En mars dernier, Foals faisait son grand retour avec Everything not saved will be lost Part. 1, dont on avait dit le plus grand bien ici-bas ici même (Five reasons à relire d’un clic si besoin). Une galette bourrée d’énergie, parsemée de synthés et de sonorités à la Depeche Mode (entre autres références) qui nous avait grave emballée. Et dont on attend impatiemment la suite, le Part. 1 du titre promettant une Part. 2.

Ce sera le cas dans quelques semaines, mais en préambule, et comme pour le premier volet, Foals a libéré ces dernières semaines un premier titre Black Bull, résolument rock et ravageur. Inutile en effet de sortir un diptyque en deux temps si c’est pour livrer la même chose, les mêmes sons et les mêmes émotions, et la bande de Yannis Philippakis semble sur cette lancée.

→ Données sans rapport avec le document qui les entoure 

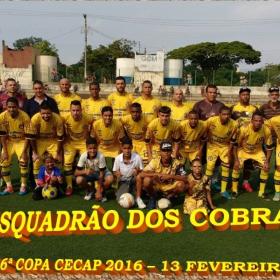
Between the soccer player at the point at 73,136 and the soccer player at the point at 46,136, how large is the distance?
0.16 meters

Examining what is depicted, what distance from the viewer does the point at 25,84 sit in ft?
108

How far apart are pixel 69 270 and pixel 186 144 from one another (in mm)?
3597

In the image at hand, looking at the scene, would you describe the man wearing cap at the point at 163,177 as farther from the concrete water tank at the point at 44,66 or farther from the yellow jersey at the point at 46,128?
the concrete water tank at the point at 44,66

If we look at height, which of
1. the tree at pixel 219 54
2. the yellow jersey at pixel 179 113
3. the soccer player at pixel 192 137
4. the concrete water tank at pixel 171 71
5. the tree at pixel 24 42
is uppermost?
the tree at pixel 24 42

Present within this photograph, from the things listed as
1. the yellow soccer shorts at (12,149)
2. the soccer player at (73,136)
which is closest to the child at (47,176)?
the soccer player at (73,136)

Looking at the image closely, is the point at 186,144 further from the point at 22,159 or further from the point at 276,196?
the point at 22,159

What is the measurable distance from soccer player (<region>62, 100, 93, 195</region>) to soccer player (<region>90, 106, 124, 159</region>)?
0.18m

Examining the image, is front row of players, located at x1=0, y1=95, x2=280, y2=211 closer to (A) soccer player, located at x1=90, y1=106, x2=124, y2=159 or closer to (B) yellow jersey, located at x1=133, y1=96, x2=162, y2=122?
(A) soccer player, located at x1=90, y1=106, x2=124, y2=159

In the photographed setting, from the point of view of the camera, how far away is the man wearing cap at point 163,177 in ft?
18.1

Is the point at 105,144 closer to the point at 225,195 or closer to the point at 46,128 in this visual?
the point at 46,128

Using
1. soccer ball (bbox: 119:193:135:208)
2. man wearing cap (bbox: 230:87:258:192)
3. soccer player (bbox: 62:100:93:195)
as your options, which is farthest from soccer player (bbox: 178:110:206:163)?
soccer player (bbox: 62:100:93:195)

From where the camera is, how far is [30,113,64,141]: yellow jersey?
20.3 feet

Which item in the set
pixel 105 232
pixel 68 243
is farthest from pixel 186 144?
pixel 68 243

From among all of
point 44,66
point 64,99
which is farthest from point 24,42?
point 64,99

En témoigne le second extrait de Everything nots saved will be lost Part. 2 que nous écoutons aujourd’hui : The Runner. On y retrouve à la fois l’énergie de la Part. 1 et le rock bouillonnant et rugueux de Black Bull, ce qui n’est d’ailleurs pas sans rappeler Inhaler, un autre gros titre du groupe présent sur l’album Holy Fire (2013). A la lumière très 80’s de la galette de mars succède une ambiance plus nerveuse et âpre, plus sombre et rock aussi. Les guitares et leurs riffs sont très en avant, et les claviers qui nous illuminaient il y a quelques mois se sont mis en retrait.

Rien de finalement très étonnant : rappelons que la Part. 1 se terminait sur I’m done with the world (& it’s done with me), une ballade mélancolique et désabusée, sorte de pré-gueule de bois à la sortie de la fête. Il est donc parfaitement logique d’enchaîner sur un son moins festif et dansant, mais tout aussi efficace. En témoignent aussi les pochettes des deux disques : si la première nous invitait à un repos festif au cœur d’un bâtiment couvert de végétations rouges apaisantes, la seconde nous convie aussi au repos, mais dans un décor plus sombre et définitif dirons-nous.

Après The Light de Wax Tailor la semaine passée, The Runner de Foals est assurément un autre gros son sensation de cette rentrée. J’avoue trépigner d’impatience dans l’attente de l’album complet, histoire de voir si ce diptyque Everything not saved will be lost fera mieux au final que leur exceptionnel Total Life Forever (2010), qui reste pour moi une absolue référence et un hyper coup de cœur magistral, gravé en moi là où il s’est posé.

Réponse dans un petit mois le 18 octobre. Pour info, un autre gros son sensation de la rentrée tombera aussi dans les bacs le même jour : l’album Dyrhólaey de Thomas Méreur, dont nous avions parlé en mode preview sur ce même blog il y a presque un an (à retrouver d’un clic par ici). On en reparlera évidemment sous peu. D’ici là, régalez-vous de Foals qui, sauf dérapage et sortie de route de dernière minute, signe cette année un retour gagnant comme on n’y croyait plus.